3. Learn Cognitive Behavioral Therapy (from webmd)
The focus and method of cognitive behavioral therapy sets it apart from other, more traditional therapies:
- CBT is based on two specific tasks: cognitive restructuring, in which the therapist and patient work together to change thinking patterns, and behavioral activation — in which patients learn to overcome obstacles to participating in enjoyable activities. CBT focuses on the immediate present: what and how a person thinks more than why a person thinks that way.
- CBT focuses on specific problems. In individual or group sessions, problem behaviors and problem thinking are identified, prioritized, and specifically addressed.
- CBT is goal oriented. Patients working with their therapists are asked to define goals for each session as well as longer-term goals. Longer-term goals may take several weeks or months to achieve. Some goals may even be targeted for completion after the sessions come to an end.
- The approach of CBT is educational. The therapist uses structured learning experiences that teach patients to monitor and write down their negative thoughts and mental images. The goal is to recognize how those ideas affect their mood, behavior, and physical condition. Therapists also teach important coping skills, such as problem solving and scheduling pleasurable experiences.

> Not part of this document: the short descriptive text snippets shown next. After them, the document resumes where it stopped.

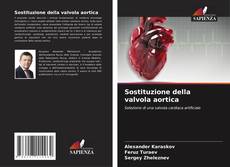 Sostituzione della valvola aortica kitap kapağı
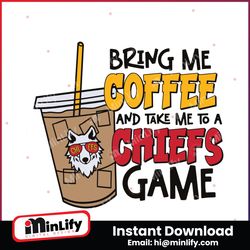 Bring Me Coffee And Take Me To A Chiefs Game SVG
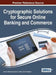 Cryptographic Solutions for Secure Online Banking and Commerce by Kannan Balasubramanian, K. Mala, M. Rajakani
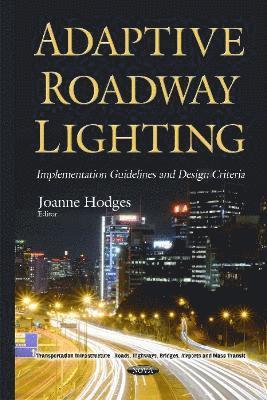 Adaptive Roadway Lighting Implementation 1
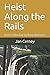 Heist Along the Rails: Book...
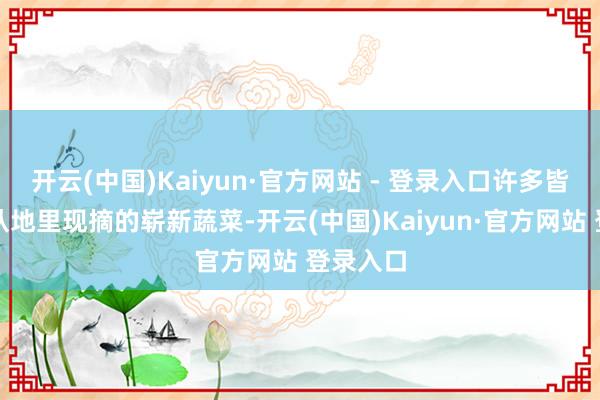 开云(中国)Kaiyun·官方网站 - 登录入口许多皆是朝晨从地里现摘的崭新蔬菜-开云(中国)Kaiyun·官方网站 登录入口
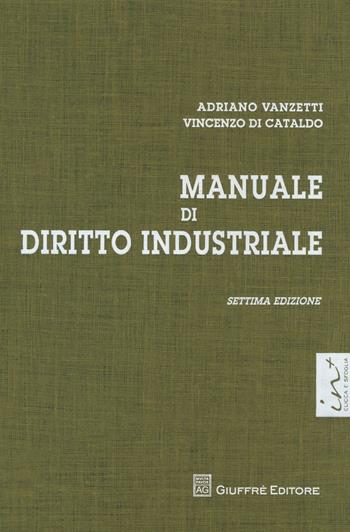 Manuale di diritto industriale - Adriano Vanzetti, Vincenzo Di Cataldo, Marco Saverio Spolidoro - Libro Giuffrè 2012 | Libraccio.it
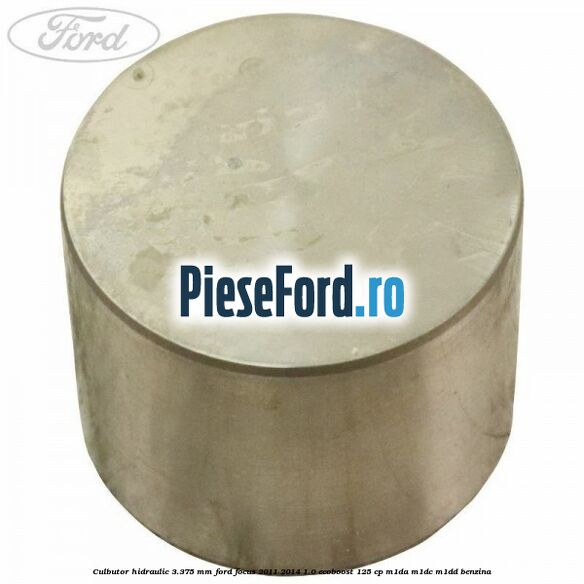 Culbutor hidraulic 3.375 mm Ford Focus 2011-2014 1.0 EcoBoost 125 cp M1DA, M1DC, M1DD benzina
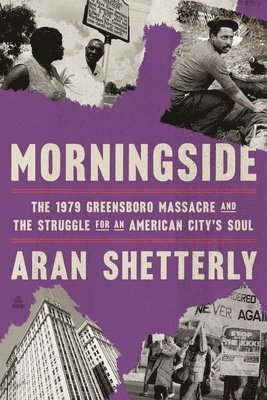 Morningside: The 1979 Greensboro Massacre and the Struggle for an American City's Soul 1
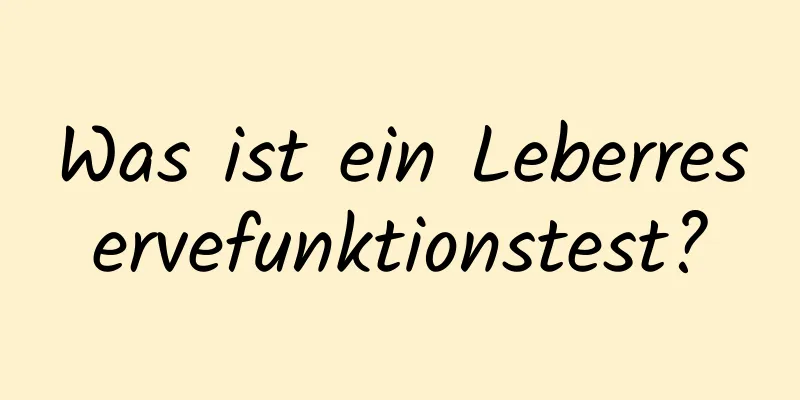 Was ist ein Leberreservefunktionstest?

- CBT patients are expected to take an active role in their learning, in the session and between sessions. They are given homework assignments at each session — some of them graded in the beginning — and the assignment tasks are reviewed at the start of the next session.
- CBT employs multiple strategies, including Socratic questioning, role playing, imagery, guided discovery, and behavioral experiments.
4. Rewarding yourself
Set a time period for yourself. If you can go a certain amount of days/weeks/months etc., without self-harming, reward yourself. Put something you care about aside or hidden away, and once you go a certain amount of time without relapsing, allow yourself to have it. Treat yourself to dinner, do the sticker chart like you had when you were in pre-school. Just love yourself! Look in the mirror and tell yourself how proud of yourself you are for staying clean.
Please see my previous post “Dealing with Relapse“, where I talk about other methods of stopping (but I didn’t mention them here because they were already mentioned in that post.) These methods deal with identifying your methods and recognizing why you relapsed. Once you can identify those, it becomes easier to stop.
As I said earlier, everyone is different. Some of these things may work for you, or maybe this entire list was a complete waste of your time. Recovery happens at your own pace and on your own time. No one can force you into doing any of these things; you are the only one who ultimately makes the decisions about recovery on your own terms. You won’t stop self-harming over night, and there will be times where you will want to relapse/will relapse. Don’t beat yourself up over a relapse; it’s not pleasant, but the past is the past. All you can do is focus on a brighter future, and use relapse as a teaching tool to help you prevent it in the future.
Please let me know in the comments if this was helpful to you at all, or if you have a technique that you use that I haven’t mentioned. Recovery can be scary and difficult, but you are not alone. An old saying goes: “How do you eat an elephant? One bite at a time!” Take the steps you need to get better at your own pace, and you will eventually get to a happier and healthier end. Best of luck to anyone embarking on their journey to recovery, and stay strong!